Optofluidic laser array based on stable high-Q Fabry–Pérot microcavities

Abstract

We report the development of an optofluidic laser array fabricated on a chip using stable plano-concave Fabry–Pérot (FP) microcavities, which are far less susceptible to optical misalignment during device assembly than the commonly used plano-plano FP microcavities. The concave mirrors in our FP microcavities were created by first generating an array of microwells of a few micrometers in depth and a few tens of micrometers in diameter on a fused silica chip using a CO₂ laser, followed by coating of distributed Bragg reflection (DBR) layers.
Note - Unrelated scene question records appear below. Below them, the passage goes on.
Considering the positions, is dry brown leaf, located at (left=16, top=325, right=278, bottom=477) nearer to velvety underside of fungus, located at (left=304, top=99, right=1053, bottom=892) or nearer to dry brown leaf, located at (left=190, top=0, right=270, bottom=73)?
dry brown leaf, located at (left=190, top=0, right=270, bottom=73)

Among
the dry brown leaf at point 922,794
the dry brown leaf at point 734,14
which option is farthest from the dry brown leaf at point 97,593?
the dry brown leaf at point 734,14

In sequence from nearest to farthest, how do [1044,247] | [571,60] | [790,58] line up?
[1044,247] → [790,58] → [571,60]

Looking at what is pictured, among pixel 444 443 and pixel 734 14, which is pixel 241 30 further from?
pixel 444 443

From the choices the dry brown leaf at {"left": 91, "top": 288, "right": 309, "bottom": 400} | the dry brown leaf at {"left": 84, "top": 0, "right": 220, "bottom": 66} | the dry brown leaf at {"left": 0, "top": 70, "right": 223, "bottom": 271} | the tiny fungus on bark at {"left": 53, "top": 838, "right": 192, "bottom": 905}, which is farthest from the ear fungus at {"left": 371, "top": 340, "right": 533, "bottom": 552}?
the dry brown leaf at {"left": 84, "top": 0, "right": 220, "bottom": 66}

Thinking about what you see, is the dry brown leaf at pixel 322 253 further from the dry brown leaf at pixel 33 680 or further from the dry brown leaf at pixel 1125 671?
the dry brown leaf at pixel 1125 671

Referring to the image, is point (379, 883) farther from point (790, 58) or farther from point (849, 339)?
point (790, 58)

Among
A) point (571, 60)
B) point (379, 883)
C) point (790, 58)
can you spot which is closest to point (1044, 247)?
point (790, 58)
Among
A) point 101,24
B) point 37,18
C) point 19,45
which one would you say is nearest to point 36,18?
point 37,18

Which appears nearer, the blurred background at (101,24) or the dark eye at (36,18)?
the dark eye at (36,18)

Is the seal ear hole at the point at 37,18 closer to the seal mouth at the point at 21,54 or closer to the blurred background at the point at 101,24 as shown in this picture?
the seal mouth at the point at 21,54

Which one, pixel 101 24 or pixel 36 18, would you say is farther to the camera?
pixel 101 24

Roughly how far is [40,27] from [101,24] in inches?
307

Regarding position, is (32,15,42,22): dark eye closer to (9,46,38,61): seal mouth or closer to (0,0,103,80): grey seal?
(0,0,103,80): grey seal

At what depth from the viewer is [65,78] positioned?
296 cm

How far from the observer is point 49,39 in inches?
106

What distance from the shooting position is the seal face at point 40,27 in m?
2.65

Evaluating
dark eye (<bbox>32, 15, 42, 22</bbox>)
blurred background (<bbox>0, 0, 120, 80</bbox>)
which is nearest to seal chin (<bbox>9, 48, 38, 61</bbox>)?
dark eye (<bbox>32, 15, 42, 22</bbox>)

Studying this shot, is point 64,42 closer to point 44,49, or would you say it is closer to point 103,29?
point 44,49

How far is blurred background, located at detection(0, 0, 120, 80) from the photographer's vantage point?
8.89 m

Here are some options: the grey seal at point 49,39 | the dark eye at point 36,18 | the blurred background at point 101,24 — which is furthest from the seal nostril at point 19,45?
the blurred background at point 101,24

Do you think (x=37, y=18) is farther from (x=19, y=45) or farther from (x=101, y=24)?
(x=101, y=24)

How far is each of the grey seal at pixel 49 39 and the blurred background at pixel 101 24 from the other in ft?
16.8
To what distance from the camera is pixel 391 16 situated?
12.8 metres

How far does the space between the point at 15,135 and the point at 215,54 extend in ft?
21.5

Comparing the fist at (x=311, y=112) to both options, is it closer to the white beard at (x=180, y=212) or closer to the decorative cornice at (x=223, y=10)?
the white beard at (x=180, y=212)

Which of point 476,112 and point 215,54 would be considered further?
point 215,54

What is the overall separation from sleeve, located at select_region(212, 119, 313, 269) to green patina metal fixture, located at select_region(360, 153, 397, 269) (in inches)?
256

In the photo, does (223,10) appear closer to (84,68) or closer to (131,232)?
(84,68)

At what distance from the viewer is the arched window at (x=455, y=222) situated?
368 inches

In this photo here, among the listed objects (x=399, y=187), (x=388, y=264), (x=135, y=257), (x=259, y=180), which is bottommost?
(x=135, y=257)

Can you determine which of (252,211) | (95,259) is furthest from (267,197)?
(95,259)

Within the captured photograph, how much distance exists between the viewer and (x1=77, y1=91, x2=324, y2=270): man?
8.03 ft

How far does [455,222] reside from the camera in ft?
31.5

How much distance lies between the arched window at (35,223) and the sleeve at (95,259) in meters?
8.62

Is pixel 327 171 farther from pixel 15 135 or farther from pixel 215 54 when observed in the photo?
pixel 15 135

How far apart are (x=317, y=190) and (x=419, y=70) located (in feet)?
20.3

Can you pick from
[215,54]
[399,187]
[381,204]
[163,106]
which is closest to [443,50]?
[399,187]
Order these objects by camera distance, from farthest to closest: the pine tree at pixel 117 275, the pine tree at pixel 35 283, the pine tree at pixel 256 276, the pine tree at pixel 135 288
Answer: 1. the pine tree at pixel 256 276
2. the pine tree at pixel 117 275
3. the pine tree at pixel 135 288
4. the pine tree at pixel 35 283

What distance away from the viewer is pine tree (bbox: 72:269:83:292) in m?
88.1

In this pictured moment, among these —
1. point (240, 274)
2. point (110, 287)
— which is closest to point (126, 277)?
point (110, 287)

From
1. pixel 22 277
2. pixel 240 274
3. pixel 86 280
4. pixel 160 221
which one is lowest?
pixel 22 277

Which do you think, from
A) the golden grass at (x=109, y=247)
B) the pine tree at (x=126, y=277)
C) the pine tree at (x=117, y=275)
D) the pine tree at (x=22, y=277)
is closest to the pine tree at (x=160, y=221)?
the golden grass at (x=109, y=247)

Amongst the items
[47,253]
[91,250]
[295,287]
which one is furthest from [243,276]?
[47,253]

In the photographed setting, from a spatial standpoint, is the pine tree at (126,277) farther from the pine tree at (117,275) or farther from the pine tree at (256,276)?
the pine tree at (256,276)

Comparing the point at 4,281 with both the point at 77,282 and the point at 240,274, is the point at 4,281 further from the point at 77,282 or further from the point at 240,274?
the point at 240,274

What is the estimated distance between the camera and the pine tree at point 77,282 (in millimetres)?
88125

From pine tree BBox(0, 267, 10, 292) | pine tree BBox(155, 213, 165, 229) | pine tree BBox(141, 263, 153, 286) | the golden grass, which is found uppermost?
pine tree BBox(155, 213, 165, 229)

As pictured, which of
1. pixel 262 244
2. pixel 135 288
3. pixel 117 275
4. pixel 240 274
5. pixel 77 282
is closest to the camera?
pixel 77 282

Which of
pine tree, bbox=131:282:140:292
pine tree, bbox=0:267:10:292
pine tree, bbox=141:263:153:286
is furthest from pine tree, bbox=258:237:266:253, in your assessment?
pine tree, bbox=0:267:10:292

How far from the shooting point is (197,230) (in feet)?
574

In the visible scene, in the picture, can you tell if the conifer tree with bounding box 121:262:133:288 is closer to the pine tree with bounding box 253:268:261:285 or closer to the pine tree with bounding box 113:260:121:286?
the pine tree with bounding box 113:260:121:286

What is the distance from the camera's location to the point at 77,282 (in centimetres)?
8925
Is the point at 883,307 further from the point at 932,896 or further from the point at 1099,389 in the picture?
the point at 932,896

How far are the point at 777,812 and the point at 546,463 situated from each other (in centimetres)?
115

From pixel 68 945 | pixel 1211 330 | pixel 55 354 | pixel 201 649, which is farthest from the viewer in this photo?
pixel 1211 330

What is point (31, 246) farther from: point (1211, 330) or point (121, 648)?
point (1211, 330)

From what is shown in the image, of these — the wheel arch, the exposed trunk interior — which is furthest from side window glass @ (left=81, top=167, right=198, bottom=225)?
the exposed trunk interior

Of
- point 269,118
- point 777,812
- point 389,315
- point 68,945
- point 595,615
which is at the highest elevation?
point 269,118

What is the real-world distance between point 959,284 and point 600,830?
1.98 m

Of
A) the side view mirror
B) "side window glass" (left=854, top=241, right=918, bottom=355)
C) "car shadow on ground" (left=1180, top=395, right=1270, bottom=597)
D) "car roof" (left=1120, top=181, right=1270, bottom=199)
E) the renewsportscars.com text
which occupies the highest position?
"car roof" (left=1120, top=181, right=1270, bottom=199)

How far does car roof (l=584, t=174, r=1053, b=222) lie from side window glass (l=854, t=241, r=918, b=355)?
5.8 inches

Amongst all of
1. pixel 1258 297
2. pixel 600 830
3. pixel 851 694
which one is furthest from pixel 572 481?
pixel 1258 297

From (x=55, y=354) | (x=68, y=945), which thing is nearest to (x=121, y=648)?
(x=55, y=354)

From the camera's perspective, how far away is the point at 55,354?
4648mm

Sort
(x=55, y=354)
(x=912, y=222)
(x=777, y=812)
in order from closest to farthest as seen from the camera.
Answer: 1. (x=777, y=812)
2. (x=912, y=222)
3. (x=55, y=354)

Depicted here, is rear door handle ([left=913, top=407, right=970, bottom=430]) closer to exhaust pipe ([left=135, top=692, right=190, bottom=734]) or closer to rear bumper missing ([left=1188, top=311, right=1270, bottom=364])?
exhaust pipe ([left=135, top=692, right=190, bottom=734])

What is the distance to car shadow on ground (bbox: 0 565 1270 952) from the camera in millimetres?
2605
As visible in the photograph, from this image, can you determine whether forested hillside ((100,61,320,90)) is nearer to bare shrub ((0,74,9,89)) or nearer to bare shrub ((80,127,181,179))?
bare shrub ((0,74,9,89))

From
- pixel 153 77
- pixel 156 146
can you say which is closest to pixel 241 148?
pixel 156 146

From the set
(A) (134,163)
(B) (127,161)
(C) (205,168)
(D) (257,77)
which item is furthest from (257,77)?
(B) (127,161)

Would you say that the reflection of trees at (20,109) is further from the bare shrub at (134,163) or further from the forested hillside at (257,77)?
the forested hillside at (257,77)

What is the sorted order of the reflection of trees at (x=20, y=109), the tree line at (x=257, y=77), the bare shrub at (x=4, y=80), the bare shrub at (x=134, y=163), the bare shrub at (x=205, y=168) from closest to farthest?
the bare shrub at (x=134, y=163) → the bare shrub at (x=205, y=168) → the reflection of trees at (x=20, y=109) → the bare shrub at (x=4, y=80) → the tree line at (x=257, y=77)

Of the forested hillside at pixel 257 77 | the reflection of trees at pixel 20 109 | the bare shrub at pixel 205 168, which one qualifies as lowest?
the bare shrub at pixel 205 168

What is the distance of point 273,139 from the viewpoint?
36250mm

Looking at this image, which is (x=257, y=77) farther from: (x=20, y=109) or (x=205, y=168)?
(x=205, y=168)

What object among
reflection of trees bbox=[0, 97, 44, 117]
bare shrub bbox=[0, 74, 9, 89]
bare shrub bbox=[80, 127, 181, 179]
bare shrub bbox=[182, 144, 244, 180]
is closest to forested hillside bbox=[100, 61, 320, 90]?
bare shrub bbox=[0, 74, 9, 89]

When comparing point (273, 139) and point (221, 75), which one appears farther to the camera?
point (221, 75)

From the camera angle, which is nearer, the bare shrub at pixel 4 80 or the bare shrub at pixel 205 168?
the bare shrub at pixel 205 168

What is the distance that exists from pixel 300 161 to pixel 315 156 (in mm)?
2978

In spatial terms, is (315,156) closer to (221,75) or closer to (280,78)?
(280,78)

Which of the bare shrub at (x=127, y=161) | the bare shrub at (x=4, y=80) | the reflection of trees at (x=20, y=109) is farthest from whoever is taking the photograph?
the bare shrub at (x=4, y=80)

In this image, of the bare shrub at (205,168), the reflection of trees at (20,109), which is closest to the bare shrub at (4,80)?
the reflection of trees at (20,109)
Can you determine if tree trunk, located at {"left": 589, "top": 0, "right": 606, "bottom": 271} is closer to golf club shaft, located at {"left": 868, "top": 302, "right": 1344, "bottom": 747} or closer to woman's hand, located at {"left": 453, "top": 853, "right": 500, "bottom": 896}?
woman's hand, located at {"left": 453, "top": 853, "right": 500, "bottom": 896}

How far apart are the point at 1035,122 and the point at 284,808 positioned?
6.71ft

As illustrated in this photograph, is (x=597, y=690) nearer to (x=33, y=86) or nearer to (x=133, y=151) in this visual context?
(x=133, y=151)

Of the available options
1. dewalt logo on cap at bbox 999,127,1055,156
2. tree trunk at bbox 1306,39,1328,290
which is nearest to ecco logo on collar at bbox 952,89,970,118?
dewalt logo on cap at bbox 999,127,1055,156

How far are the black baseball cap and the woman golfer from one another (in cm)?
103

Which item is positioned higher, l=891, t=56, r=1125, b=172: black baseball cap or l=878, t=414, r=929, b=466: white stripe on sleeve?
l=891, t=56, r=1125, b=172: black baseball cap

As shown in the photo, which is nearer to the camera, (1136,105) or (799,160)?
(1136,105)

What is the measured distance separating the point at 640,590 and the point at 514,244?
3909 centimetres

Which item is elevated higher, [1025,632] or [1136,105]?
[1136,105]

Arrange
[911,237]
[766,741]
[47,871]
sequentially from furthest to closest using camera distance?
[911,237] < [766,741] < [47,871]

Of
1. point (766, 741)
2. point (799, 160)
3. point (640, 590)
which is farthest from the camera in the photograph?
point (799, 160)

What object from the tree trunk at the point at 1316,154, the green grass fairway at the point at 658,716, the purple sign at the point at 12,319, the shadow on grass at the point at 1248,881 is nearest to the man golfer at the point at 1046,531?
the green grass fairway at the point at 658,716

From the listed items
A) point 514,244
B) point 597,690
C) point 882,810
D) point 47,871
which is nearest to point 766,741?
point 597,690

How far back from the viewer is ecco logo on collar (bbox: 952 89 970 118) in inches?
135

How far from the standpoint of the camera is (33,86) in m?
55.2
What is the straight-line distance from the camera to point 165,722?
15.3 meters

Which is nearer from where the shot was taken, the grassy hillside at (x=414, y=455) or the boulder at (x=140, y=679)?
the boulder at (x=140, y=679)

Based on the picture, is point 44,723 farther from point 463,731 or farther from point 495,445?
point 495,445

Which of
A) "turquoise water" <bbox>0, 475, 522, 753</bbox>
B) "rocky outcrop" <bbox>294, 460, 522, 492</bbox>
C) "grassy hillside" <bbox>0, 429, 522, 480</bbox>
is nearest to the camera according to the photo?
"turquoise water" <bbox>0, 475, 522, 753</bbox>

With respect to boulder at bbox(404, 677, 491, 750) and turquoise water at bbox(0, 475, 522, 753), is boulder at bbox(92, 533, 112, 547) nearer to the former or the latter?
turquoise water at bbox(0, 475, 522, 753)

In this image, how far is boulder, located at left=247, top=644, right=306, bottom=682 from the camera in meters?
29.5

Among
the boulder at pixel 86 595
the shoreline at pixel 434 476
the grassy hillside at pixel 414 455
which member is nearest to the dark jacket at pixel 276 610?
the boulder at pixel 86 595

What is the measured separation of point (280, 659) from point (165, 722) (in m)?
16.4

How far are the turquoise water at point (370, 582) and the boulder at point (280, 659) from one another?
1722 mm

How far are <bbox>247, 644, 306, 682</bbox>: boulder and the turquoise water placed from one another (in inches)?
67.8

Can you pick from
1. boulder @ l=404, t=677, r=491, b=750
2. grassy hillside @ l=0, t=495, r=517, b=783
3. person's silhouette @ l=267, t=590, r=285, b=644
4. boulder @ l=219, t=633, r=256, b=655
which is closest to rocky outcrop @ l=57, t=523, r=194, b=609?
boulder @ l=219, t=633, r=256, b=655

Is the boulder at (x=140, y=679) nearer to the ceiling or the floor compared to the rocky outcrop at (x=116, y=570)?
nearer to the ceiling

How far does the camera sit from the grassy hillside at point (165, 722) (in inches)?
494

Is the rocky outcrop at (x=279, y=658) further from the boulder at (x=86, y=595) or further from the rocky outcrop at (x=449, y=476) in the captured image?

The plano-concave FP microcavity had a Q-factor of 5.6 × 10⁵ and finesse of 4 × 10³, over 100 times higher than those for the FP microcavities in existing optofluidic lasers. 1 mM R6G dye in ethanol was used to test the plano-concave FP microcavities, showing an ultralow lasing threshold of only 90 nJ mm⁻², over 10 times lower than that in the corresponding unstable plano-plano FP microcavities formed by the same DBR coatings on the same chip. Simultaneous laser emission from the optofluidic laser array on the chip and single-mode lasing operation were also demonstrated. Our work will lead to the development of optofluidic laser-based biochemical sensors and novel on-chip photonic devices with extremely low lasing thresholds (nJ mm⁻²) and mode volumes (fL).